▸ **TEXT FOR ANALYSIS**:
By stimulating nerve cells in laboratory rats at the time of the injury and then again one week later, the scientists were able to increase the growth capacity of nerve cells and to sustain that capacity. Both factors are critical for nerve regeneration.
The study, reported in the November 15 issue of the Proceedings of the National Academy of Sciences, builds on earlier findings in which the researchers were able to induce cell growth by manipulating the nervous system before a spinal cord injury, but not after.
Key to the research is an important difference in the properties of the nerve fibers of the central nervous system (CNS), which consists of the brain and spinal cord, and those of the peripheral nervous system (PNS), which is the network of nerve fibers that extends throughout the body.
Nerve cells normally grow when they are young and stop when they are mature. When an injury occurs in CNS cells, the cells are unable to regenerate on their own. In PNS cells, however, an injury can stimulate the cells to regrow. PNS nerve regeneration makes it possible for severed limbs to be surgically reattached to the body and continue to grow and regain function.
Regeneration occurs because PNS cell bodies are sensitive to damage to their nerve processes, and they react by sending out a signal that triggers the nerve fibers to regrow, explains Allan Basbaum, PhD, senior study author and chair of the UCSF Department of Anatomy. "Apparently this communication doesn't take place within the CNS."
Scientists do not yet know the biochemical cause for the difference, he adds.
The traditional scientific approach in efforts to enhance CNS regeneration is to manipulate the biochemical environment of the cells at the site of the spinal cord injury, according to Basbaum. Instead of this type of investigation, Basbaum's team used nervous system manipulation techniques to apply the principles of PNS cell growth capability to CNS cells.
The researchers took advantage of an unusual class of nerve fibers that has both a PNS and a CNS branch. Previously, the researchers had shown in animal studies that an injury made to the peripheral branch prior to a spinal cord injury provided the essential communication signal that enabled the CNS branch to grow. But this only worked if the PNS injury--which served as priming for CNS cell growth--was made at least a week before the CNS injury. "Clearly this would have no utility in clinical situations, where treatments cannot be made in anticipation of spinal cord injury," says Basbaum. Another challenge the researchers faced was stimulating CNS cells to grow beyond the injury site and into healthy tissue, which is essential to help regain function.

▸ **SOURCE DATA**:
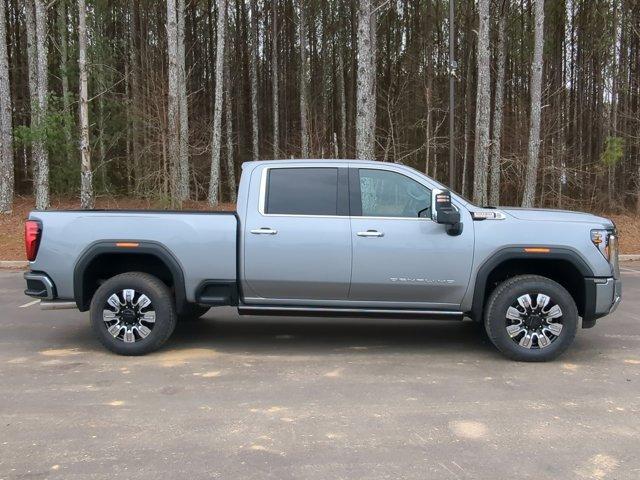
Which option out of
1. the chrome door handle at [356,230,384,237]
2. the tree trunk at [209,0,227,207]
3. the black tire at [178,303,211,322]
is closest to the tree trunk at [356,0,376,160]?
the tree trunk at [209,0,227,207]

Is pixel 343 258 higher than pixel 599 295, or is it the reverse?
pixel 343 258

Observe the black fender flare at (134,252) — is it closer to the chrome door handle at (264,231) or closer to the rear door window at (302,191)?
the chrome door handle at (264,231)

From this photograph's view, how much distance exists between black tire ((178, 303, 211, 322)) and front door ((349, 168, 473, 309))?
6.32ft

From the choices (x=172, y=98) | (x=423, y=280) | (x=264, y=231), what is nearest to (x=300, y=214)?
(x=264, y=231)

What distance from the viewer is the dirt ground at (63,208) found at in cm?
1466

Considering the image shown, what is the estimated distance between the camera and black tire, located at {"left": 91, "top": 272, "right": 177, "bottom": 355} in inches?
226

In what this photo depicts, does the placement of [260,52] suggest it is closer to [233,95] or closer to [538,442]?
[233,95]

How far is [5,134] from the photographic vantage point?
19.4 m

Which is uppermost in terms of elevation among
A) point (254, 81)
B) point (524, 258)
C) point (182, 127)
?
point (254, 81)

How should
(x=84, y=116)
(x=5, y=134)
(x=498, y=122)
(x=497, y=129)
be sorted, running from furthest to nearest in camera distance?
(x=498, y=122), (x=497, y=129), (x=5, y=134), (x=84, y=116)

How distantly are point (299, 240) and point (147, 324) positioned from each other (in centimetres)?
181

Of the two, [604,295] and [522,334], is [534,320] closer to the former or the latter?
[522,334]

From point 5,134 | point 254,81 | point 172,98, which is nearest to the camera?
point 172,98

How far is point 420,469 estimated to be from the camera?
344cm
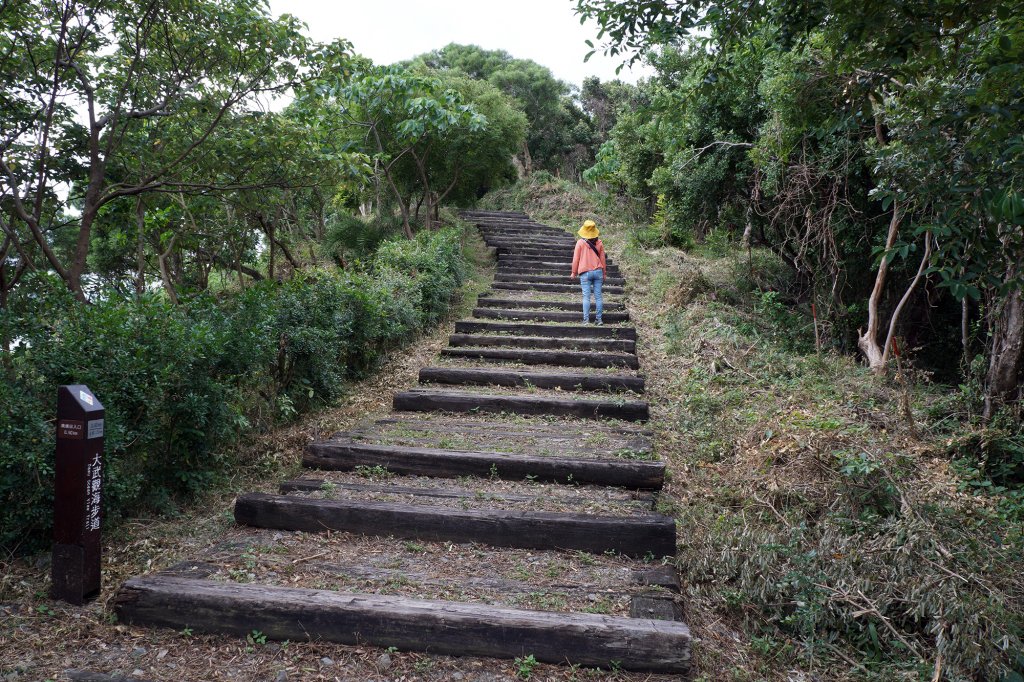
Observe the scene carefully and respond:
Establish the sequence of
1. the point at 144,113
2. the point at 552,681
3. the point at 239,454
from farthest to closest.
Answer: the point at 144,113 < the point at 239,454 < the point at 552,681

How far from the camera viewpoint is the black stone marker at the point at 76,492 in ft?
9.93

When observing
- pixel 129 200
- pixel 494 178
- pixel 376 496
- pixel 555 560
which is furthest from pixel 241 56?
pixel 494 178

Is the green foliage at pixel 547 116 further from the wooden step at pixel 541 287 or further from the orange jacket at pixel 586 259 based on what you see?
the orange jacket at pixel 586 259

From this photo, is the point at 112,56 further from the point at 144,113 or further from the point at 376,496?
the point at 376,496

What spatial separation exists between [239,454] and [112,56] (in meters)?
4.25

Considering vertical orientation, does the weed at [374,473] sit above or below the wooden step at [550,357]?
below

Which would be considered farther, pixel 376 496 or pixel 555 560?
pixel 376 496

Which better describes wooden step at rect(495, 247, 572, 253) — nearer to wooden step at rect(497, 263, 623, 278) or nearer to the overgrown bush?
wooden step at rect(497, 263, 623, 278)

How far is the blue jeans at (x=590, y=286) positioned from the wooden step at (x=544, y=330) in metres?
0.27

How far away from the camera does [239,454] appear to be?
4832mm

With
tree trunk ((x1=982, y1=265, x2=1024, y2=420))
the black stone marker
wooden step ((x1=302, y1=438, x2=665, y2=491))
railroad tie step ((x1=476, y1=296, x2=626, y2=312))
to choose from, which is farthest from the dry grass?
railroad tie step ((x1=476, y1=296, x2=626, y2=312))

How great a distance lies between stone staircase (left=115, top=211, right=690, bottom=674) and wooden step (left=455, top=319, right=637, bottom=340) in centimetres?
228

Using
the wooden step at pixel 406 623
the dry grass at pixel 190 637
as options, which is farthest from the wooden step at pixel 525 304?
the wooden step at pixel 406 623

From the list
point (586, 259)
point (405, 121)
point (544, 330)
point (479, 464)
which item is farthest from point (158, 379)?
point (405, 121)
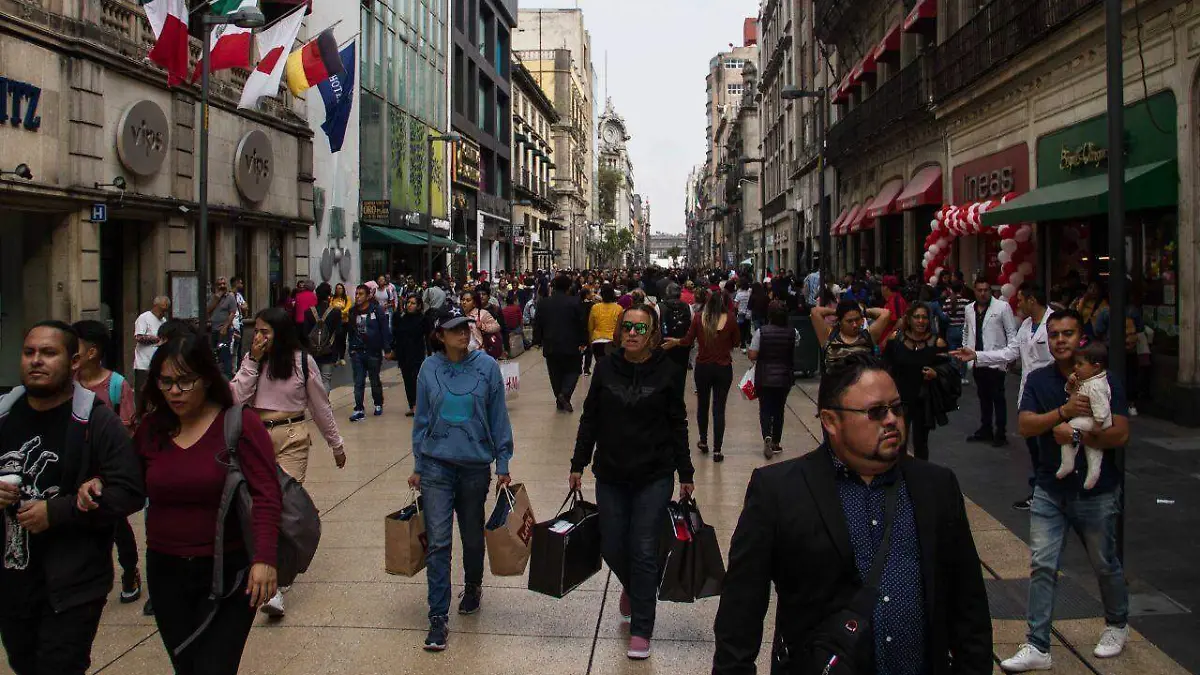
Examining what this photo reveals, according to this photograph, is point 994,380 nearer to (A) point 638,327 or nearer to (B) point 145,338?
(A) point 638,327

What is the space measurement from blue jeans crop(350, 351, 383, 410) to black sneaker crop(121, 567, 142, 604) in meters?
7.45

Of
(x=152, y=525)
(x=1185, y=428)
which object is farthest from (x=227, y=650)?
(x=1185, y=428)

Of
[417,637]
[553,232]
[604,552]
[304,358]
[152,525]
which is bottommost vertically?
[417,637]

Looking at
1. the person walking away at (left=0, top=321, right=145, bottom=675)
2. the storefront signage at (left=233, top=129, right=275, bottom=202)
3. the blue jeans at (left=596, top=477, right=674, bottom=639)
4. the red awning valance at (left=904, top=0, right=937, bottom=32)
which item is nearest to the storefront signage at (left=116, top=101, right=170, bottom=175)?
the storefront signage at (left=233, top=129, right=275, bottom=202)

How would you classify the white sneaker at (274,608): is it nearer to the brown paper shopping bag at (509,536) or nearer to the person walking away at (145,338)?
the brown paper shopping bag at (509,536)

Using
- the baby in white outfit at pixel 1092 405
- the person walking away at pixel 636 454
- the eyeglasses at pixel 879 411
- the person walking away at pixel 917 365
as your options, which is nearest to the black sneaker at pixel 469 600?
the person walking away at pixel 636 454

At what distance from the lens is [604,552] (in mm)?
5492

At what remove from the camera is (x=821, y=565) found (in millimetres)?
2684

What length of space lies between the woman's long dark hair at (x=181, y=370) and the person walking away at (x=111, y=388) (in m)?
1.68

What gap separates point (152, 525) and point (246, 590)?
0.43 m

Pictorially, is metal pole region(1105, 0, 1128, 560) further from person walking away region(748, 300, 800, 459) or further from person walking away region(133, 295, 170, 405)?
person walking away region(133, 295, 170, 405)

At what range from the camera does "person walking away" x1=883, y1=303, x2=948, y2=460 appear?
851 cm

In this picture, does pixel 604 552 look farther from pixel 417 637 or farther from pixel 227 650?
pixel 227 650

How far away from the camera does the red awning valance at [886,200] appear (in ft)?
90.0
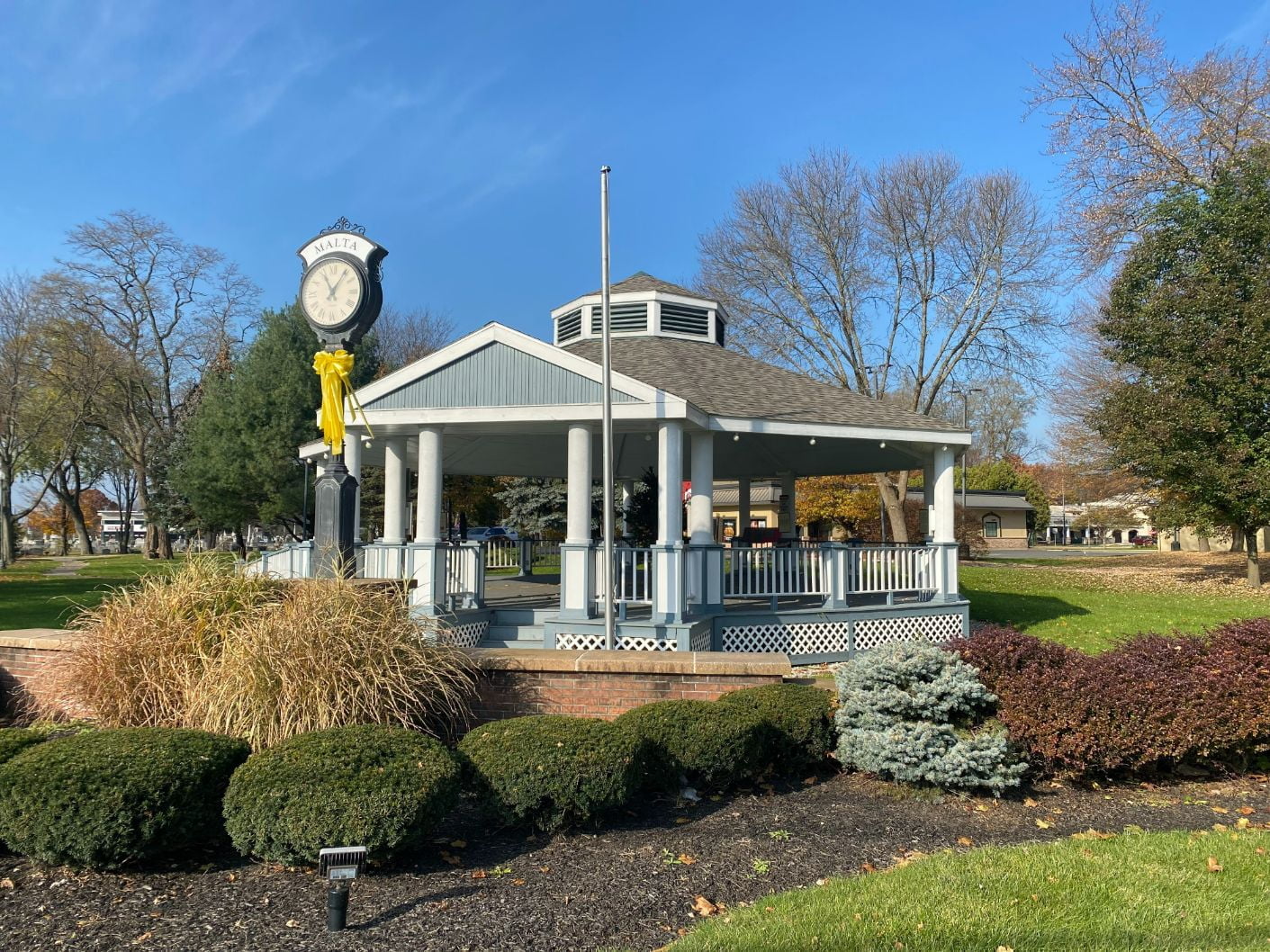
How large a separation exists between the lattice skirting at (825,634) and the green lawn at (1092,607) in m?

▸ **QUESTIONS TO ANSWER**:
[1] List every statement the nerve regeneration text attributes to Allan Basbaum, whether quoted or reported.
[2] According to the nerve regeneration text, where was the study reported?
[3] Carry on the nerve regeneration text from its last sentence.

▸ **TASK-BY-TASK OUTPUTS**:
[1]
- Regeneration occurs because PNS cell bodies are sensitive to damage to their nerve processes, and they react by sending out a signal that triggers the nerve fibers to regrow.
- "Apparently this communication doesn't take place within the CNS."
- Scientists do not yet know the biochemical cause for the difference.
- The traditional scientific approach in efforts to enhance CNS regeneration is to manipulate the biochemical environment of the cells at the site of the spinal cord injury.
- "Clearly this would have no utility in clinical situations, where treatments cannot be made in anticipation of spinal cord injury."

[2] In the November 15 issue of the Proceedings of the National Academy of Sciences.

[3]
"A PNS injury at the time of spinal cord damage will only promote growth of nerve fibers into the spinal cord lesion, but not into the tissue beyond it. This is because growth capacity is enhanced, but it is not sustained," he explains. In the new study, researchers evaluated the effect of two peripheral nerve lesions (injuries) in animals with spinal cord injury. One lesion was made at the time of the cord injury and a second was made a week later. Both lesions were located in the animals' sciatic nerve, which is part of the PNS.
The researchers found that the two "priming lesions" not only promoted significant spinal cord regeneration within the area of the spinal cord injury, but more important, the regenerating axons grew back into normal areas of the spinal cord, where the hope is that functional connections can be reestablished. Axons are the long, fragile, fibers that conduct impulses between nerve cells in the brain, spinal cord and limbs.
"Getting the growth beyond the lesion is key. If we can get those axons to grow even a few centimeters past the lesion, they can start sending signals and developing new circuits throughout the body," says Basbaum. Basbaum adds that timing is critical for successful nerve regeneration. "There is a window of opportunity just after the injury when the potential for growth through and beyond the lesion is greatest. If we wait too long after an injury, the cells revert back to their normal, no-growth state. Plus, scar tissue begins to form, making growth difficult." "These findings give us hope. The nervous system is capable of being modified to a level where we can achieve nerve fiber growth. Ultimately, the goal is to promote growth and sustain it long enough for recovery of movement to occur in spinal cord injury patients," he concludes. Study co-authors include first-author Simona Neumann, PhD, and Kate Skinner, MD, both of UCSF. The research was funded by the Roman Reed Spinal Cord Injury Research Fund of California and the National Institutes of Health.